Today I ventured for the first time into Wedding Land via David’s Bridal, one of those large chain stores that provides everything from wedding dresses to champagne glasses. It was bizarre to realize that at thirty-two I’d never been to one of these places, though I suppose it’s not the kind of store you just wander into. This is the wedding industry at its most industrial–the staff do their jobs like polite drill sergeants who also manage to play the role of gushy girlfriend. From the dress to the bridesmaids to the place settings to the bachelorette party accessories, they’ve got you covered.
I went to David’s Bridal with the bride and another friend to pick out bridesmaids’ dresses, which was surprisingly painless–a lot of the stuff on the racks looked garish and drowning in taffeta (does anyone ever really choose the bright orange color?), but the one we picked out was very pretty. All around us women stood on pedestals (yes, the store provides each bride-to-be with her own pedestal and enough mirrors to make anyone dizzy) and tried on huge masses of white fabric.
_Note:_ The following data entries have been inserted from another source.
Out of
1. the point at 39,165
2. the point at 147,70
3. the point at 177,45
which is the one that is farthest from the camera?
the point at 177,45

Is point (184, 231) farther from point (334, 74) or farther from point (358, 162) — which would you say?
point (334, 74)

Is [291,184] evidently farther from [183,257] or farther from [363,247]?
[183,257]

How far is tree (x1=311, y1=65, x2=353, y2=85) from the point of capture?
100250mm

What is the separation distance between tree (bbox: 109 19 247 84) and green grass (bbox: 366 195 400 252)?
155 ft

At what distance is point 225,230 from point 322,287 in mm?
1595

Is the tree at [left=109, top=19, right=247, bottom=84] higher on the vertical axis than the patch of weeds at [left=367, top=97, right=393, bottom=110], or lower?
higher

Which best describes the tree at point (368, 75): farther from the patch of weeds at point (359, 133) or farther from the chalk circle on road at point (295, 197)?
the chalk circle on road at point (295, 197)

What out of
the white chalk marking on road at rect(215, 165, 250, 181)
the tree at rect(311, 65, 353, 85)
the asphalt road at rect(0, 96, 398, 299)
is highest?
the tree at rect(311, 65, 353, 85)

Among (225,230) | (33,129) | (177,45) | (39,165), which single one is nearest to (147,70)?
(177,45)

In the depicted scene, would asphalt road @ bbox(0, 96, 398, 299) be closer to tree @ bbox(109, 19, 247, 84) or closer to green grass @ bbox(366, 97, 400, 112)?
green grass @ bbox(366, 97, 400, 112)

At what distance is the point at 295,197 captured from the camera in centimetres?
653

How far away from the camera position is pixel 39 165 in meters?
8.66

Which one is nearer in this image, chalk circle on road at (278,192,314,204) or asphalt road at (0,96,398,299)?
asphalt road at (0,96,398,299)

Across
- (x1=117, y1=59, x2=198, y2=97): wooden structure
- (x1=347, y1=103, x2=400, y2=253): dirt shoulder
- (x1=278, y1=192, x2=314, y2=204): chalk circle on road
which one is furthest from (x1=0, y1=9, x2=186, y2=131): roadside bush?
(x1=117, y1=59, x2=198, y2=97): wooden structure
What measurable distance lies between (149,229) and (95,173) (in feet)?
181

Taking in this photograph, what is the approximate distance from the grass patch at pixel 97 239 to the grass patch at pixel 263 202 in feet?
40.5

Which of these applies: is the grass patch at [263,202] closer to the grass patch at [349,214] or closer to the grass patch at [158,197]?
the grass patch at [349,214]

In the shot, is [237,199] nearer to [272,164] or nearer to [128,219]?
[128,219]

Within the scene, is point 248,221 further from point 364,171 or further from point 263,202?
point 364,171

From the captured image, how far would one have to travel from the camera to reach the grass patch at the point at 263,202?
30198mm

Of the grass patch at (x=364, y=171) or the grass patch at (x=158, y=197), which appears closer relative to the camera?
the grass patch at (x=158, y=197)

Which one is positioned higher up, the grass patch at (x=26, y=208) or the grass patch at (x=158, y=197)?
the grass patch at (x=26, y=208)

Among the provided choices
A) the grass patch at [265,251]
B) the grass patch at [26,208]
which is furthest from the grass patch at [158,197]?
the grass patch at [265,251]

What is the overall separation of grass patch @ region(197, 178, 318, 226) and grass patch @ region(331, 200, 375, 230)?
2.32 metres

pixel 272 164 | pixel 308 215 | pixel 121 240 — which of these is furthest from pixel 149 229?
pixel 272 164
My friend wanted to try on a dress just for fun (she’s having her dress made elsewhere), but apparently that involves a pre-arranged appointment and a small army of staff to stuff, pin, and fluff.
It’s bizarre how many little wedding customs there are that have become a money-making venture for stores like David’s Bridal. Lace garters (sometimes in blue). Ring pillows. Guest books with silver covers. Invitations. Flower girl dresses. Bouquets. Wedding dress lingerie. Strapless bras. White shoes. White stockings. Veils. Picture frames with “My Wedding” written on them. Hope chests. Wedding dress storage boxes. Purses dyed the same color as the bridesmaids’ dresses.
My favorite section was the “humorous” accessory section, which included baseball caps with “Bride” and “Groom” written on them (so THAT’S where all those obnoxious people who travel together for a wedding get their gear), mugs and bags that said “Mother of the Bride,” “Bridesmaid,” and “Maid of Honor,” a trivia game called “Know Your Bride / Know Your Groom,” and enormous glass wedding rings. There was a whole section of sporting goods with “Bride in Training” written on them–not entirely sure who these were for, or how exactly you “train” to be a bride.
I’ll admit that I had a great time–I suppose as a lefty academic type I’m supposed to scorn the wedding-industrial complex with its patriarchal, heteronormative standards and its focus on ruffles over real love and partnership. But somehow I just can’t bring myself to feel cynical. I love my friend, and her fiance, and even though the planning will be crazy stressful I know their wedding will be a lot of fun. Though that’s probably easier to say when you don’t have to do the bulk of the planning.